> Texto de origen
Así se suceden los días, a la espera de un kilo de pulpo que
algún pariente acerque, para venderlo a ocho pesos. A la exigua ganancia deben
descontársele el pasaje de colectivo para ir a venderlo; con los cinco pesos
que quedan deberá vivir uno, dos, tres días o hasta que llegue otro kilito de
ayuda. Nunca el auxilio llega de otra mano que no sea la de sus familiares
pulperos, que están en condiciones muy similares a las de ella. “Qué va’hacer,
la vida es así: cortita y jodida”.
Natividad Paileman
Natividad es pulpera, madre, abuela, y tiene la marea en la
mirada. “La palabra ya no vale nada”, dice, y deja de esperar al que el día
anterior le prometió comprar un frasco de escabeche.

> Extracto de datos
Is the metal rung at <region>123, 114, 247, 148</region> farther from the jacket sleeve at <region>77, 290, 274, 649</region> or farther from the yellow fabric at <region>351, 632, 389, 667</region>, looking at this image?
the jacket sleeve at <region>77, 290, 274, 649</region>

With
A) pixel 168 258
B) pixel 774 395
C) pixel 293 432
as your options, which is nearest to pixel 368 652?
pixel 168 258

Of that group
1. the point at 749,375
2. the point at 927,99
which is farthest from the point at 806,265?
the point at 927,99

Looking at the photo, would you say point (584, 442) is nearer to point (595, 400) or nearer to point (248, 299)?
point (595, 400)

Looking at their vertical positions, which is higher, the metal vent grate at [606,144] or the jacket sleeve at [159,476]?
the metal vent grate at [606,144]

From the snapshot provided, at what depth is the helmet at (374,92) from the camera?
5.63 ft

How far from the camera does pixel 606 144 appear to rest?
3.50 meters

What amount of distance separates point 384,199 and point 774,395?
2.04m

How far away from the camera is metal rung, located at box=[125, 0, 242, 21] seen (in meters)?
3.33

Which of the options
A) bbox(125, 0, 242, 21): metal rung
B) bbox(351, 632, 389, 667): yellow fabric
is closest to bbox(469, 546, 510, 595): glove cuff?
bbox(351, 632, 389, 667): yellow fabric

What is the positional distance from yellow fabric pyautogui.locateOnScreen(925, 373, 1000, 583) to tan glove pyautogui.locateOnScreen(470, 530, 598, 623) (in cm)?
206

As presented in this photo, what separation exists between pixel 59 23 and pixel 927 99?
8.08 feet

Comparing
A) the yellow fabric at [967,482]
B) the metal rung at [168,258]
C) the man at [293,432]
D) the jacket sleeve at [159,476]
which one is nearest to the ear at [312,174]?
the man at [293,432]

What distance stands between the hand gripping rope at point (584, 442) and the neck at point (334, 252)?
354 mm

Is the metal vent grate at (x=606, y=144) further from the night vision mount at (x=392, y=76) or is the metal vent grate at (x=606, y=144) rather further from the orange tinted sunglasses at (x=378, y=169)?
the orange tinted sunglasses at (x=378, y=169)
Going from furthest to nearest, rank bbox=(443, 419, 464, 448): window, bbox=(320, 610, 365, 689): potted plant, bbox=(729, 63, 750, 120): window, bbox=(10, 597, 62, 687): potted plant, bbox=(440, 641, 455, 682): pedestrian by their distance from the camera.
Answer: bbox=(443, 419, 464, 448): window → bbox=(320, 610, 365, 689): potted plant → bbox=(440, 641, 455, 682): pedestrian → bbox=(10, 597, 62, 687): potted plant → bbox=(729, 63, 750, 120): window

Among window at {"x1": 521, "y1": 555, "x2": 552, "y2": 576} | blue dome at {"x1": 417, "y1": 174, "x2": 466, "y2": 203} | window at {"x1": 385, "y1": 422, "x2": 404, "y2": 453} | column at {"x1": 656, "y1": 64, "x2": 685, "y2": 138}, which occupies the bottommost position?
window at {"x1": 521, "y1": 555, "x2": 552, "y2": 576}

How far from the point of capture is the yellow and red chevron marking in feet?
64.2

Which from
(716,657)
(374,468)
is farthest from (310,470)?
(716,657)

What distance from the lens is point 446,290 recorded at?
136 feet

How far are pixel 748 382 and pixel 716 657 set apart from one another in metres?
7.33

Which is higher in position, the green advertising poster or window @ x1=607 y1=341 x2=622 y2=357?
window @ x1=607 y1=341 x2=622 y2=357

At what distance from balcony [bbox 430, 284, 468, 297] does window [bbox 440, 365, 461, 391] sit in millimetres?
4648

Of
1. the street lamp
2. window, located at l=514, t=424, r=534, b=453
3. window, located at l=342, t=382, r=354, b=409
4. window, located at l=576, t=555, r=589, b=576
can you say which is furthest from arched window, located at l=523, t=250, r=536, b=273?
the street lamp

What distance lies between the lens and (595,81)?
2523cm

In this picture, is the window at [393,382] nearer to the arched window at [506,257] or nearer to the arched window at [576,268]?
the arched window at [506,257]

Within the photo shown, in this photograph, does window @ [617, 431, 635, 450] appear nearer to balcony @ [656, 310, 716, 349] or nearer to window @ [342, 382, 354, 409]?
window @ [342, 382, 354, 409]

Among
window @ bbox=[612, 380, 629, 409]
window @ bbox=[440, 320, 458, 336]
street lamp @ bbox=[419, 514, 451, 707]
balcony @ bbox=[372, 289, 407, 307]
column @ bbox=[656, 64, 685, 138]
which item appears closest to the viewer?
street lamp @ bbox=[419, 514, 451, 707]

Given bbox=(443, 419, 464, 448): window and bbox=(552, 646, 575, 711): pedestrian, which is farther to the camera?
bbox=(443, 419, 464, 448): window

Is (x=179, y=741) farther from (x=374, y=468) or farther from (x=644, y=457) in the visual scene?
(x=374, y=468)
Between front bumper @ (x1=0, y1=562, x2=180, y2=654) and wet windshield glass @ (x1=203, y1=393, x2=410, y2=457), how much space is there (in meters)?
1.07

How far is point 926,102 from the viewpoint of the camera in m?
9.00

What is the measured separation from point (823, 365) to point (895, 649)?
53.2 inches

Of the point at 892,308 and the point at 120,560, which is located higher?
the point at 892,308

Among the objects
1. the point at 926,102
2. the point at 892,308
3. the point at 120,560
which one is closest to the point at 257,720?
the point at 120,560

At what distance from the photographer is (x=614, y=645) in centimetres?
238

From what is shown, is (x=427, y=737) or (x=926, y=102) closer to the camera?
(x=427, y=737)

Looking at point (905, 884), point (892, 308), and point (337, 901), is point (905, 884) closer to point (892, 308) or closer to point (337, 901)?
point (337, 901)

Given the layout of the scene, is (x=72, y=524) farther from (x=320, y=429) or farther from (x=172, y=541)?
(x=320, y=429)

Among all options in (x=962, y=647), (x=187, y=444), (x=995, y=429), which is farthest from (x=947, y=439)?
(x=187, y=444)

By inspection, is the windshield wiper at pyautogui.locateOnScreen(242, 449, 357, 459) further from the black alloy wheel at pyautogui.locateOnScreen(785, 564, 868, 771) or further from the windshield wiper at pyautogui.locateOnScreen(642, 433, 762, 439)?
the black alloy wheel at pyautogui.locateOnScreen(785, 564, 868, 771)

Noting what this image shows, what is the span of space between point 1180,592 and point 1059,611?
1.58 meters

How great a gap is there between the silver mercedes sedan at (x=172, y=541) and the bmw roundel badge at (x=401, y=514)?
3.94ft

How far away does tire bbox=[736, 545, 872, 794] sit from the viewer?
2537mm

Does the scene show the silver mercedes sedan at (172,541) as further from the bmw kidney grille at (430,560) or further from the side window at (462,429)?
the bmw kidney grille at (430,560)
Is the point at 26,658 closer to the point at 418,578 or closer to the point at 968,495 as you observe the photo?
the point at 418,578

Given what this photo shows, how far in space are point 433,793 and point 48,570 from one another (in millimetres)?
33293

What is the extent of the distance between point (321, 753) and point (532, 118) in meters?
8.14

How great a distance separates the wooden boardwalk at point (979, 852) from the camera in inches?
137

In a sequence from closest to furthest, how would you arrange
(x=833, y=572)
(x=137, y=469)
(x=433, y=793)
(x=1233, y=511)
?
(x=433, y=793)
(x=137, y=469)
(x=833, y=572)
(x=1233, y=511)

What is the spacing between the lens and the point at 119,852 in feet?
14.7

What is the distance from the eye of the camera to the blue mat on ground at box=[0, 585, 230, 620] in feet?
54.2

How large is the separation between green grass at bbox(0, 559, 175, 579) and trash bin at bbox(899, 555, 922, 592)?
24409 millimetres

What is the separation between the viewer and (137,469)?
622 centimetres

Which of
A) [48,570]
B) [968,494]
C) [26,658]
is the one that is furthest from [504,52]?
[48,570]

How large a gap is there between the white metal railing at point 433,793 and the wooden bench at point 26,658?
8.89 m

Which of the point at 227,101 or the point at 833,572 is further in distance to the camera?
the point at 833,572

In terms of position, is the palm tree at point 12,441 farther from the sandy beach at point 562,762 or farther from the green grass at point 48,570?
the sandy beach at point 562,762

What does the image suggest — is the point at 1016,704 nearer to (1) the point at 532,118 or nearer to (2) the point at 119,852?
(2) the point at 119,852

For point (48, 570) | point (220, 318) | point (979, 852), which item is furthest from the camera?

> Problemas por resolver
(A) Responde según el texto sobre Natividad Paileman:
(i) ¿A qué precio se vende el kilo de pulpo?
(ii) ¿De quién llega siempre la ayuda?
(iii) ¿Qué le habían prometido comprarle el día anterior?
(B) Repite sin ningún cambio el fragmento del texto sobre Natividad Paileman que comienza en las palabras "Así se suceden" y termina después de "frasco de escabeche.".
(C) Prosigue el texto sobre Natividad Paileman a partir de su última oración.

> Resultados obtenidos
(A)
(i) A ocho pesos.
(ii) De sus familiares pulperos.
(iii) Un frasco de escabeche.

(B)
Así se suceden los días, a la espera de un kilo de pulpo que
algún pariente acerque, para venderlo a ocho pesos. A la exigua ganancia deben
descontársele el pasaje de colectivo para ir a venderlo; con los cinco pesos
que quedan deberá vivir uno, dos, tres días o hasta que llegue otro kilito de
ayuda. Nunca el auxilio llega de otra mano que no sea la de sus familiares
pulperos, que están en condiciones muy similares a las de ella. “Qué va’hacer,
la vida es así: cortita y jodida”.
Natividad Paileman
Natividad es pulpera, madre, abuela, y tiene la marea en la
mirada. “La palabra ya no vale nada”, dice, y deja de esperar al que el día
anterior le prometió comprar un frasco de escabeche.

(C)
Debió dejar de pulpear después de que su trajinado corazón
soportara dos infartos; pero cuando escucha el ruido de las chatas observa
inquieta cómo se alejan sus colegas hacia otro día de trabajo.
Durante 10 años fue única hija y trabajó a la par de su
madre aprendiendo el oficio de pulpera y el trabajo de campo. “Me hacían hacer
todas las tareas de muchachito: hacía las enrramadas, arriaba las tropillas,
acarreaba agua. El problema es que cuando me junté no sabía hacer las cosas de
la casa”, dice sonriendo.
En otros tiempos el acarreador los transportaba en camión. A
lo largo de la costa distribuían sus campamentos más de 30 familias. El
acarreador aparecía cada tanto a buscar el pulpo canjeándolo por víveres, alcohol
y agua. “Había acarreadores buenos y malos. A veces cuando no había pulpo,
garroteaban a al gente que daba calor”.
Natividad tiene la fuerza de una mujer identificada con una
cultura de trabajo, dentro de la que forjó su propia familia.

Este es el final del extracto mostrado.